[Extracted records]

=-=-=-=-=

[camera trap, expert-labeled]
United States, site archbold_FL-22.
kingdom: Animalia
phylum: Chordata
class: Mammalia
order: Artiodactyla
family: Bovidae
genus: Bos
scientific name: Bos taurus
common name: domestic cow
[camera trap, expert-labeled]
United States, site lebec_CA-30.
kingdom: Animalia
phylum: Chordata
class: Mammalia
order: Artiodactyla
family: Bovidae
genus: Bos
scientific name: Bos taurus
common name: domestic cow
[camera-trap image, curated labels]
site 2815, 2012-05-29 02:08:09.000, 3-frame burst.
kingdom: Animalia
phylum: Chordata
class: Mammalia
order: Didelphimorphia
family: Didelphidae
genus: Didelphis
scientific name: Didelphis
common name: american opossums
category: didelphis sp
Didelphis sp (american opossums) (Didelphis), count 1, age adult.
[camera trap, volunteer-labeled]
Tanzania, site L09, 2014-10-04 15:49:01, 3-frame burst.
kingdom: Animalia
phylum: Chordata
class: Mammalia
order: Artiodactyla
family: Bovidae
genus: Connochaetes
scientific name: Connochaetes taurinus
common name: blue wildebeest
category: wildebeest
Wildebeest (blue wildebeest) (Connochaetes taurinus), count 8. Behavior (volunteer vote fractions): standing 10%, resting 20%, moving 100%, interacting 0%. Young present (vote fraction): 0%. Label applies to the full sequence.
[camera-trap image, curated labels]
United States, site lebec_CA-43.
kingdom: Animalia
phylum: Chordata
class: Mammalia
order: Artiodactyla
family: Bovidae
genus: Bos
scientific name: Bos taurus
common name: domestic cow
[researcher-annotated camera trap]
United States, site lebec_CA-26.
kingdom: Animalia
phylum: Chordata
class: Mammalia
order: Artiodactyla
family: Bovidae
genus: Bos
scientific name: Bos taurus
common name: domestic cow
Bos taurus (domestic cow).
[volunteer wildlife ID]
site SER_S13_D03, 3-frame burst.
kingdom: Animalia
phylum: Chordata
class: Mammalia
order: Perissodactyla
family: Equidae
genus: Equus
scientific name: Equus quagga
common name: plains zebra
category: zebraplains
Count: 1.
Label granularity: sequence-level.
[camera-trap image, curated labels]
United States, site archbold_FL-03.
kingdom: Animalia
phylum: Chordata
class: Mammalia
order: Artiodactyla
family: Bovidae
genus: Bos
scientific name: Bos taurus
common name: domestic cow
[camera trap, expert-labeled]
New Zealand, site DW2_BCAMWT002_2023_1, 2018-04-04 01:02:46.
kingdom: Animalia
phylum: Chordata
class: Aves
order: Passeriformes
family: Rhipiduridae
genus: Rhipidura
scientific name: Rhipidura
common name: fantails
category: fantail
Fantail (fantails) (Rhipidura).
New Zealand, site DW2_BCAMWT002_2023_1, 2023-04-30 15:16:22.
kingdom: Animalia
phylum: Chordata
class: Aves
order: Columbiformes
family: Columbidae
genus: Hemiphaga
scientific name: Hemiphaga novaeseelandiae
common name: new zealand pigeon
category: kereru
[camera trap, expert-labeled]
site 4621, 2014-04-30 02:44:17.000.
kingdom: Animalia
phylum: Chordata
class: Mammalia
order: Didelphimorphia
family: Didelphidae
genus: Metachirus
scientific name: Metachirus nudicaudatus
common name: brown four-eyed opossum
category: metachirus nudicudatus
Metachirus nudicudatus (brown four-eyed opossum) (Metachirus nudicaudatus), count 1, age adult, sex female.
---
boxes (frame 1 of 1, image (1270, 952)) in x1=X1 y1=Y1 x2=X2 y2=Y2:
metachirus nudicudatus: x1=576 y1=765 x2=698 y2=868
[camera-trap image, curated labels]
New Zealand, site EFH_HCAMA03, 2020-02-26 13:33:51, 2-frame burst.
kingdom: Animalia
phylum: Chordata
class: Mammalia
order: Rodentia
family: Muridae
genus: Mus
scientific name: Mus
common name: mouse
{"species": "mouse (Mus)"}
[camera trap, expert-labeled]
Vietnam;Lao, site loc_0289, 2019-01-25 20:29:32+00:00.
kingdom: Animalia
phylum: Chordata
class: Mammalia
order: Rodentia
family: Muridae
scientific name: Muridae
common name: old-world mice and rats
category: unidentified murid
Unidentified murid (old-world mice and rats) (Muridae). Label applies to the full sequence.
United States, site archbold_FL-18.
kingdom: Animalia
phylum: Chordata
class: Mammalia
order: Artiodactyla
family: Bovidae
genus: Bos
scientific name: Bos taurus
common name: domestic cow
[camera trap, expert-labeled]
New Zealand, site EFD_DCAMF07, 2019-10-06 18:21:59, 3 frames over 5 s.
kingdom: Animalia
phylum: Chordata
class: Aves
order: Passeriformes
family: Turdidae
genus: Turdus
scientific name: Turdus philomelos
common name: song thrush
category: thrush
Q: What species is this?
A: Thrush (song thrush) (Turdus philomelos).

=-=-=-=-=

- [TASK STATEMENT]:
Copy out the entries above without altering a single character.

- [RESPONSE AREA]:
[camera trap, expert-labeled]
United States, site archbold_FL-22.
kingdom: Animalia
phylum: Chordata
class: Mammalia
order: Artiodactyla
family: Bovidae
genus: Bos
scientific name: Bos taurus
common name: domestic cow
[camera trap, expert-labeled]
United States, site lebec_CA-30.
kingdom: Animalia
phylum: Chordata
class: Mammalia
order: Artiodactyla
family: Bovidae
genus: Bos
scientific name: Bos taurus
common name: domestic cow
[camera-trap image, curated labels]
site 2815, 2012-05-29 02:08:09.000, 3-frame burst.
kingdom: Animalia
phylum: Chordata
class: Mammalia
order: Didelphimorphia
family: Didelphidae
genus: Didelphis
scientific name: Didelphis
common name: american opossums
category: didelphis sp
Didelphis sp (american opossums) (Didelphis), count 1, age adult.
[camera trap, volunteer-labeled]
Tanzania, site L09, 2014-10-04 15:49:01, 3-frame burst.
kingdom: Animalia
phylum: Chordata
class: Mammalia
order: Artiodactyla
family: Bovidae
genus: Connochaetes
scientific name: Connochaetes taurinus
common name: blue wildebeest
category: wildebeest
Wildebeest (blue wildebeest) (Connochaetes taurinus), count 8. Behavior (volunteer vote fractions): standing 10%, resting 20%, moving 100%, interacting 0%. Young present (vote fraction): 0%. Label applies to the full sequence.
[camera-trap image, curated labels]
United States, site lebec_CA-43.
kingdom: Animalia
phylum: Chordata
class: Mammalia
order: Artiodactyla
family: Bovidae
genus: Bos
scientific name: Bos taurus
common name: domestic cow
[researcher-annotated camera trap]
United States, site lebec_CA-26.
kingdom: Animalia
phylum: Chordata
class: Mammalia
order: Artiodactyla
family: Bovidae
genus: Bos
scientific name: Bos taurus
common name: domestic cow
Bos taurus (domestic cow).
[volunteer wildlife ID]
site SER_S13_D03, 3-frame burst.
kingdom: Animalia
phylum: Chordata
class: Mammalia
order: Perissodactyla
family: Equidae
genus: Equus
scientific name: Equus quagga
common name: plains zebra
category: zebraplains
Count: 1.
Label granularity: sequence-level.
[camera-trap image, curated labels]
United States, site archbold_FL-03.
kingdom: Animalia
phylum: Chordata
class: Mammalia
order: Artiodactyla
family: Bovidae
genus: Bos
scientific name: Bos taurus
common name: domestic cow
[camera trap, expert-labeled]
New Zealand, site DW2_BCAMWT002_2023_1, 2018-04-04 01:02:46.
kingdom: Animalia
phylum: Chordata
class: Aves
order: Passeriformes
family: Rhipiduridae
genus: Rhipidura
scientific name: Rhipidura
common name: fantails
category: fantail
Fantail (fantails) (Rhipidura).
New Zealand, site DW2_BCAMWT002_2023_1, 2023-04-30 15:16:22.
kingdom: Animalia
phylum: Chordata
class: Aves
order: Columbiformes
family: Columbidae
genus: Hemiphaga
scientific name: Hemiphaga novaeseelandiae
common name: new zealand pigeon
category: kereru
[camera trap, expert-labeled]
site 4621, 2014-04-30 02:44:17.000.
kingdom: Animalia
phylum: Chordata
class: Mammalia
order: Didelphimorphia
family: Didelphidae
genus: Metachirus
scientific name: Metachirus nudicaudatus
common name: brown four-eyed opossum
category: metachirus nudicudatus
Metachirus nudicudatus (brown four-eyed opossum) (Metachirus nudicaudatus), count 1, age adult, sex female.
---
boxes (frame 1 of 1, image (1270, 952)) in x1=X1 y1=Y1 x2=X2 y2=Y2:
metachirus nudicudatus: x1=576 y1=765 x2=698 y2=868
[camera-trap image, curated labels]
New Zealand, site EFH_HCAMA03, 2020-02-26 13:33:51, 2-frame burst.
kingdom: Animalia
phylum: Chordata
class: Mammalia
order: Rodentia
family: Muridae
genus: Mus
scientific name: Mus
common name: mouse
{"species": "mouse (Mus)"}
[camera trap, expert-labeled]
Vietnam;Lao, site loc_0289, 2019-01-25 20:29:32+00:00.
kingdom: Animalia
phylum: Chordata
class: Mammalia
order: Rodentia
family: Muridae
scientific name: Muridae
common name: old-world mice and rats
category: unidentified murid
Unidentified murid (old-world mice and rats) (Muridae). Label applies to the full sequence.
United States, site archbold_FL-18.
kingdom: Animalia
phylum: Chordata
class: Mammalia
order: Artiodactyla
family: Bovidae
genus: Bos
scientific name: Bos taurus
common name: domestic cow
[camera trap, expert-labeled]
New Zealand, site EFD_DCAMF07, 2019-10-06 18:21:59, 3 frames over 5 s.
kingdom: Animalia
phylum: Chordata
class: Aves
order: Passeriformes
family: Turdidae
genus: Turdus
scientific name: Turdus philomelos
common name: song thrush
category: thrush
Q: What species is this?
A: Thrush (song thrush) (Turdus philomelos).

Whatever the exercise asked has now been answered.